Monday, January 19, 2015

Don't you just love happy cooking accidents! Today, I didn't need a hot meal to warm me up but it sounded more appealing than eating a cold salad for lunch. Scanning fridge shelves a week after fresh food shopping meant finding something that still had any sign of life left. Half a somewhat wrinkly-skinned, red bell pepper caught my eye. Then, half a yam and a few odd sized tomatoes, still clinging to the vine they were harvested on in some distant hot-house. I rarely buy fresh tomatoes out of season but today, since I had a few almost large cherry sized, I wanted to taste whatever flavor might be lurking there among the seeds. Cooking is a good way to encourage that outcome from a tomato.

Before rounding up ingredients, I'd reached for my one and only frying pan. Well, it's not actually my "only" one. I had used my "one and only" a day ago. Yes, I should have run a dish batch before my white laundry hit the hot water, but I hadn't done that so I was left with using the skillet from the set of pans I bought 51 years ago. Of course, I'm still using them! They have served--and continue to serve--me well, with the exception of that skillet. It can be a bit of a terror to use. 

Pouring a drizzle of olive oil into my moody pan, I clicked a stove-top burner to "ON" and went to work slicing red pepper, thinking I'd be finished by the time the oil was heated. By the time I had something to add to the pan, the oil was too hot but I was impatient and didn't wait long to add the pepper.
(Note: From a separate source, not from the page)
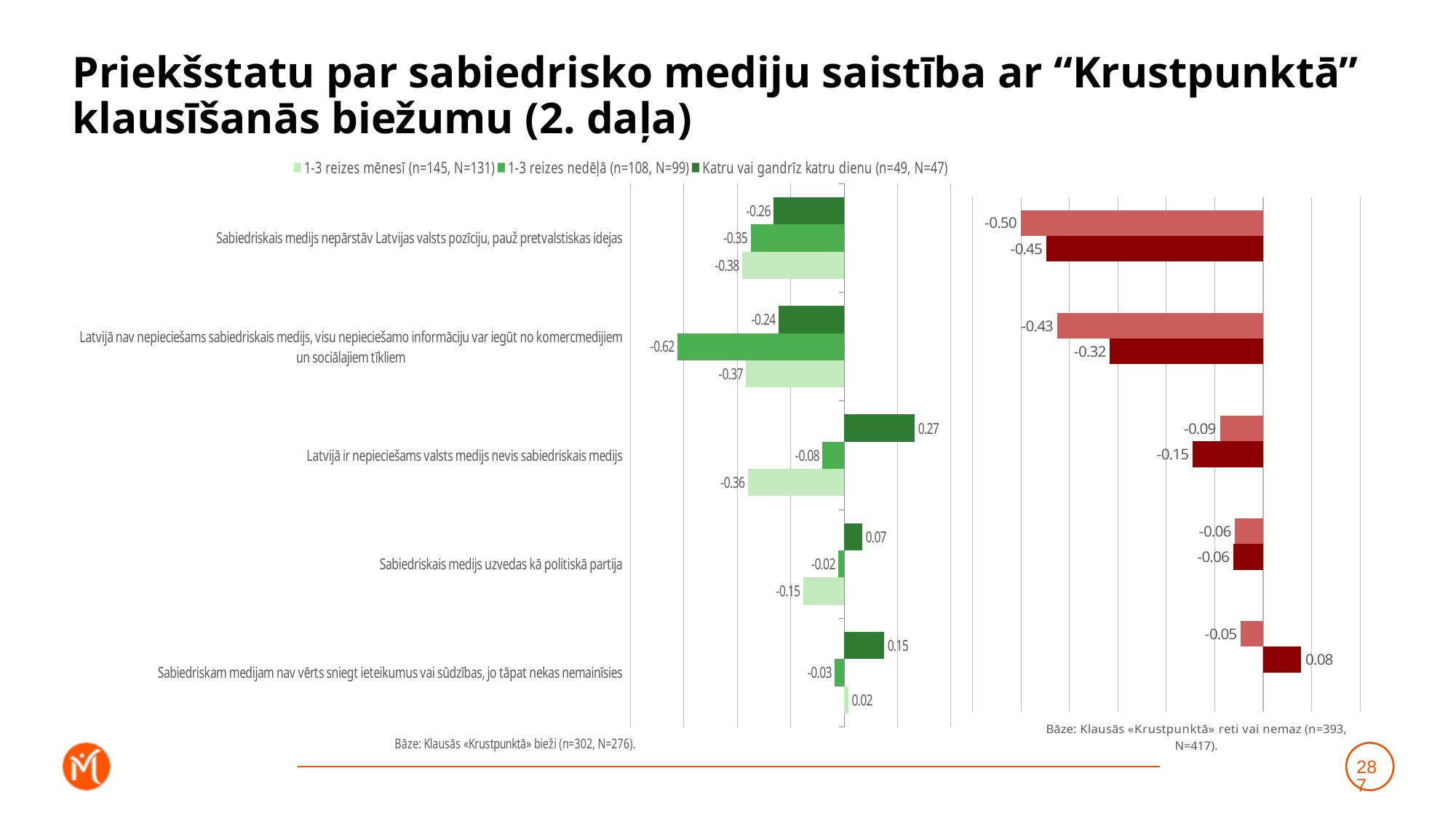
In the left (green) chart, which statement has the highest value for the "Katru vai gandrīz katru dienu" series? Latvijā ir nepieciešams valsts medijs nevis sabiedriskais medijs What kind of chart is the left (green) chart? Bar chart In the left (green) chart, what is the value for "1-3 reizes mēnesī" for the statement "Sabiedriskais medijs uzvedas kā politiskā partija"? -0.15 How many series does the legend list for the left (green) chart? 3 In the left (green) chart, what is the value for "Katru vai gandrīz katru dienu" for the statement "Latvijā ir nepieciešams valsts medijs nevis sabiedriskais medijs"? 0.27 In the right (red) chart, what is the only positive value shown? 0.08 In the left (green) chart, which statement has the lowest value for the "1-3 reizes nedēļā" series? Latvijā nav nepieciešams sabiedriskais medijs, visu nepieciešamo informāciju var iegūt no komercmedijiem un sociālajiem tīkliem In the left (green) chart, what is the difference between the "Katru vai gandrīz katru dienu" value (0.27) and the "1-3 reizes mēnesī" value (-0.36) for "Latvijā ir nepieciešams valsts medijs nevis sabiedriskais medijs"? 0.63 In the left (green) chart, what is the value for "1-3 reizes nedēļā" for the statement "Latvijā nav nepieciešams sabiedriskais medijs, visu nepieciešamo informāciju var iegūt no komercmedijiem un sociālajiem tīkliem"? -0.62 In the left (green) chart, for "Sabiedriskais medijs nepārstāv Latvijas valsts pozīciju, pauž pretvalstiskas idejas", which series has the larger value: "Katru vai gandrīz katru dienu" or "1-3 reizes mēnesī"? Katru vai gandrīz katru dienu How many statements (categories) are shown in the left (green) chart? 5 In the right (red) chart, what is the value of the upper (lighter red) bar for the first statement, "Sabiedriskais medijs nepārstāv Latvijas valsts pozīciju, pauž pretvalstiskas idejas"? -0.50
A quick grab of a lid would have stopped the splattering at once but since I do not move in anyway that qualifies as "quick" anymore, the splattering was not quelled without a tiny bit of hot oil landing on my outstretched forearm. I think I saved my work shirt from oil stains, though.

On with my chopping, halving tomatoes, and making yam dices. Once everything was in the pan, a quick stir revealed that my pepper slices had become a bit Cajun, though not totally blackened. No problem. "Burnt" is not a new word in my vocabulary.

"I'll be hungry again in 30 minutes," I thought. "What can I add?" The something else was a bag of greens. I thought I was adding a mix of baby spinach, chard, and kale but on closer inspection, flipping the empty bag over as I discarded it, the label read, "Spring Mixed Greens". Tender greens, in fact, like for salad and not ones I generally use for cooking. Oh well, they were in the pot, wilting away. I'd seen Jacques Pepin on a recent TV cooking spot use all kinds of things in his cooked dishes. I don't recall if lettuce was on his list, but it's on mine, now, as something that can be eaten cooked or raw! 

Had those greens been of my usual mix variety, I'd be adding a spot of lemon near the end of the cooking, so to the mix I'd made, I added lemon pepper seasoning and a diced, fresh Mandarin plus some home-grown Pineapple Sage. A few pieces of cooked and chopped chicken and a small handful of unsalted, mixed nuts--Pistachio, Cashew, Almond--rounded out the mix.